_REQUIREMENT_. Copy out the items below, swapping every occurrence of "camera" for "viewer" and leaving all other text unchanged.

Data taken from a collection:
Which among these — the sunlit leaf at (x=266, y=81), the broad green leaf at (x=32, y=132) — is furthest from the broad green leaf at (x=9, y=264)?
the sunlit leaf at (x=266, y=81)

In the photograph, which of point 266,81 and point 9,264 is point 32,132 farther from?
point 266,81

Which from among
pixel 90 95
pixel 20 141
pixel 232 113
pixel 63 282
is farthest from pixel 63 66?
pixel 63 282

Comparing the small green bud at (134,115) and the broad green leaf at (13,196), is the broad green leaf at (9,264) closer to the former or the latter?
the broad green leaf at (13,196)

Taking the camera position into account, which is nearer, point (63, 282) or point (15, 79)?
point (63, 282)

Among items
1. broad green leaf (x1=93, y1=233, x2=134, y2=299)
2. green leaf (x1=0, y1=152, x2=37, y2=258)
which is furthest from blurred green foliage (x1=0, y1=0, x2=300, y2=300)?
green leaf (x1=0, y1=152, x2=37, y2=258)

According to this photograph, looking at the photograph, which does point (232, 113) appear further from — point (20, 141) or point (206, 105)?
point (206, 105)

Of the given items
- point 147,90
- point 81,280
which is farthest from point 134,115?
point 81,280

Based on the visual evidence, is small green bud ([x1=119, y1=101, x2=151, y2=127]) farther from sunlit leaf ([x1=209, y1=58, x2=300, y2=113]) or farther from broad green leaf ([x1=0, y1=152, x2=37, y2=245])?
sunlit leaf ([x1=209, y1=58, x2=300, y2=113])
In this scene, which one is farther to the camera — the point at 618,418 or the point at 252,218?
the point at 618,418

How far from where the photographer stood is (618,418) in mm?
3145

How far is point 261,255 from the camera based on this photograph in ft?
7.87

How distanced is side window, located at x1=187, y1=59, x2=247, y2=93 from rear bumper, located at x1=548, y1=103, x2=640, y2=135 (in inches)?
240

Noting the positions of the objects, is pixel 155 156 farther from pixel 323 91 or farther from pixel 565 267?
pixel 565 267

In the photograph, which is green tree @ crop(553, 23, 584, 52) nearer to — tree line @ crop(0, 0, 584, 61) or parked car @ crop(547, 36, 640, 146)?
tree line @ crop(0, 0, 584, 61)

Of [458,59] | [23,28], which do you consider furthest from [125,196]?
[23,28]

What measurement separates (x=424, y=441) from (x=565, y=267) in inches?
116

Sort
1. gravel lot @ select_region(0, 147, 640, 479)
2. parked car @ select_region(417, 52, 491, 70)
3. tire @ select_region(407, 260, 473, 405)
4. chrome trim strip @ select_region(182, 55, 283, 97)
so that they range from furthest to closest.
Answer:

_COMPLETE ANSWER_.
Which among these — the sunlit leaf at (x=266, y=81), the broad green leaf at (x=32, y=132) — is furthest from the broad green leaf at (x=9, y=264)?
the sunlit leaf at (x=266, y=81)

In the photograph, which of point 266,81 and point 9,264 is point 32,132 farther from?
point 266,81

Which from among
pixel 90 95
pixel 20 141
pixel 232 113
pixel 63 282
is farthest from pixel 63 66?
pixel 63 282

Comparing the small green bud at (134,115) and the broad green leaf at (13,196), is the broad green leaf at (9,264) closer to the former or the latter?
the broad green leaf at (13,196)

Taking the viewer position into account, which is nearer, point (63, 282) or point (15, 79)?
point (63, 282)

Among items
1. broad green leaf (x1=93, y1=233, x2=134, y2=299)
2. green leaf (x1=0, y1=152, x2=37, y2=258)
which is furthest from blurred green foliage (x1=0, y1=0, x2=300, y2=300)?
green leaf (x1=0, y1=152, x2=37, y2=258)

According to this photograph, looking at the photograph, which does point (232, 113) appear further from — point (20, 141) or point (206, 105)?
point (206, 105)

Of the given items
- point 147,90
- point 81,280
which is farthest from point 134,115?
point 81,280

Based on the visual evidence, is small green bud ([x1=119, y1=101, x2=151, y2=127]) farther from sunlit leaf ([x1=209, y1=58, x2=300, y2=113]) or farther from broad green leaf ([x1=0, y1=152, x2=37, y2=245])?
sunlit leaf ([x1=209, y1=58, x2=300, y2=113])
In this scene, which one is farther to the viewer — the point at 618,418 or the point at 252,218?
the point at 618,418

How far from where the photographer stood is (618,418) in mm?
3145

How far is point 261,255 from the viewer based on this photograph in ft?
7.87

How distanced is side window, located at x1=187, y1=59, x2=247, y2=93 from rear bumper, located at x1=548, y1=103, x2=640, y2=135 (in inches)?
240

Noting the positions of the objects, is pixel 155 156 farther from pixel 323 91 or farther from pixel 565 267?
pixel 565 267

In the photograph, which is green tree @ crop(553, 23, 584, 52) nearer to — tree line @ crop(0, 0, 584, 61) or parked car @ crop(547, 36, 640, 146)?
tree line @ crop(0, 0, 584, 61)

Of [458,59] | [23,28], which do you consider furthest from [125,196]?
[23,28]

What measurement separates (x=424, y=441) from (x=565, y=267) in inches?
116

Sort
1. gravel lot @ select_region(0, 147, 640, 479)
2. parked car @ select_region(417, 52, 491, 70)
3. tire @ select_region(407, 260, 473, 405)
4. chrome trim strip @ select_region(182, 55, 283, 97)
so that they range from furthest to closest.
Answer:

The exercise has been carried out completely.